> [Problem requirements] Copy everything from "One could think" down to "nothing if not." in the curl passage below, swapping every "curl" for "wget".

One could think that curl
has an option that looks like it handles that,
--time-cond
, which is what the script is trying to use. This option makes curl
send the
If-Modified-Since
HTTP header,
which allows the server to respond with a 304 (Not modified) if the file is not newer
that the provided date. The date the curl
provides is the one from the file
referenced by that option, and I was giving the same file as the one where the output
goes. I was using these options wrong, it was doing it the other way around: continue
if the file changed or doing nothing if not.
So I sat down to try and tackle the problem. I know one can use the HEAD
request
to check (at least) two things: the resource's date and size (bah, at least in the case of
static files like this). So the original idea was to get the URL's date and size;
if the date is newer than the local file, I should restart the download from scratch;
if not and the size was bigger than the local file, then continue; otherwise, assume
the file is finished downloading and stop there.
The last twist of the problem is that the only useful dates from the file were either
ctime
or mtime
, but both change on every write on the file. This means that if I
leave the script downloading the file, and in the meanwhile the file is rotated,
and the download is interrupted and I try again later, the file's c/mtime
is
newer that the URL, even when is for a file that is older then the URL. So I
had to add a parallel timestamp file that is created only when starting a download
and never updated (until the next full download; the file is actually touch
'ed),
and it is its mtime
the one used for comparing with the URL's.
Long story short, curl
's --time-cond
and --continue
options combined are not
for this, a HEAD
helps a little bit, but rotation-while-downloading can further
complicate things. One last feature one could ask to such a script would be to keep
the old file while downloading a new one and rotate at the end, but I will leave it
for when/if I really need it.
The new script
is written in ayrton
because it's easier to
handle execution output and dates in it than in bash
. This also pushed me to make
minor improvements to it, so expect a release soon.
-
In fact the other options are not do anything (but then we're left with an incomplete, useless file) or to try and find the file; in the case of geofabrik, they keep the last week of daily rotation, the first day of each previous month back to the beginning of the year; then the first day of each year back to 2014. Good luck with that. ↩

> [Information provided]

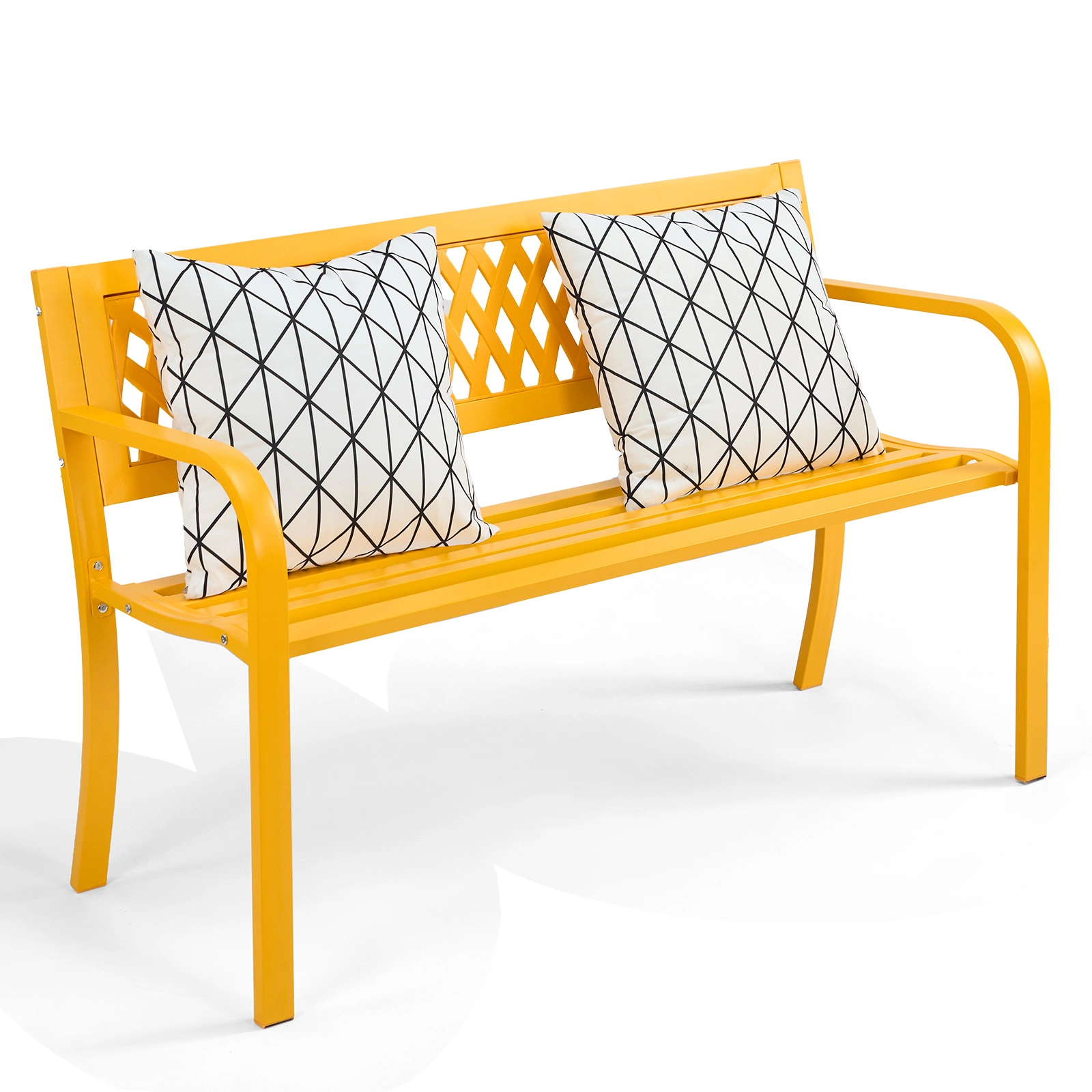 47in PVC Mesh Backrest Iron Bench Yellow view 12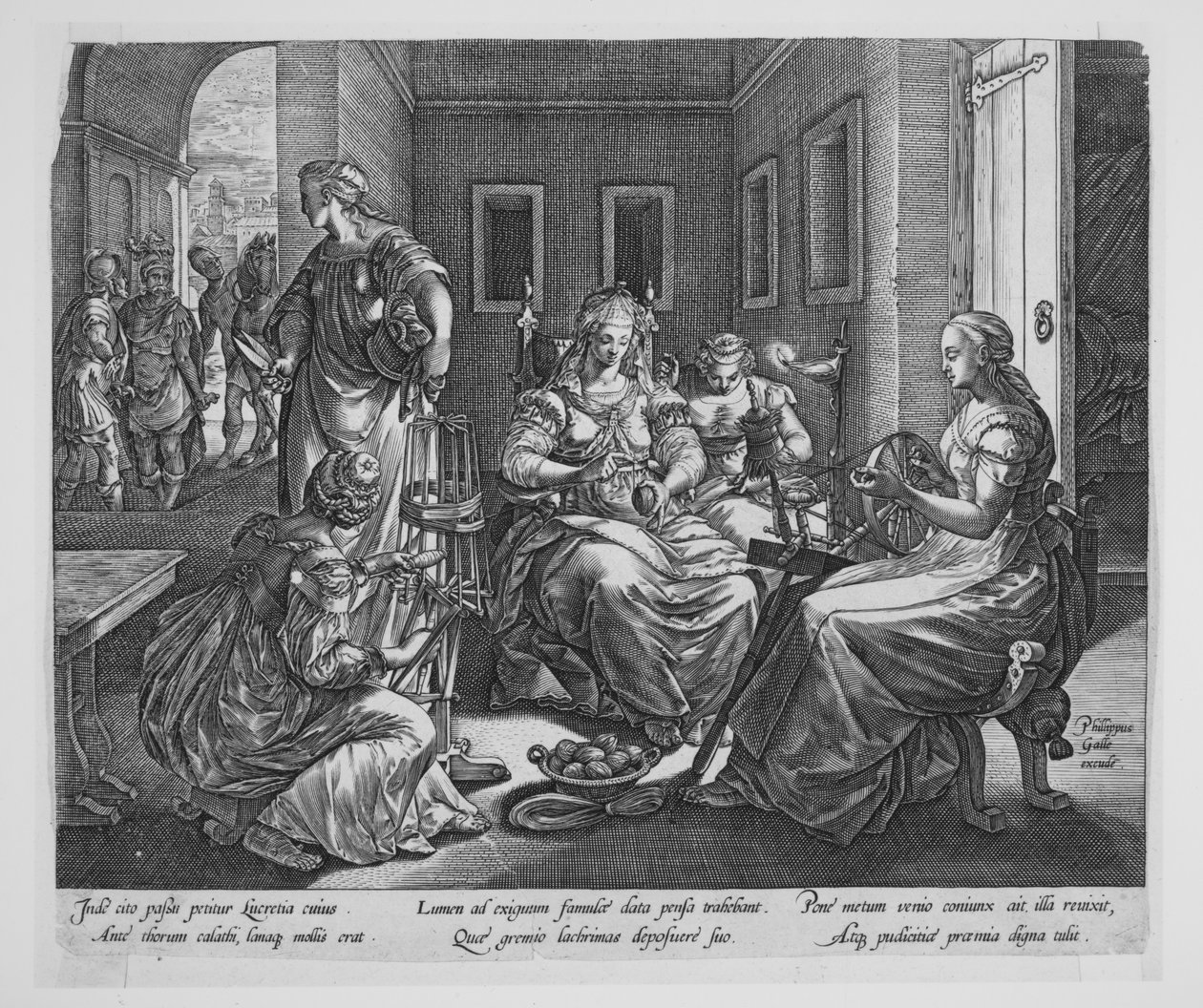Lucrezia e le sue donne che filano da Hendrick Goltzius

> [Finished exercise]
One could think that wget
has an option that looks like it handles that,
--time-cond
, which is what the script is trying to use. This option makes wget
send the
If-Modified-Since
HTTP header,
which allows the server to respond with a 304 (Not modified) if the file is not newer
that the provided date. The date the wget
provides is the one from the file
referenced by that option, and I was giving the same file as the one where the output
goes. I was using these options wrong, it was doing it the other way around: continue
if the file changed or doing nothing if not.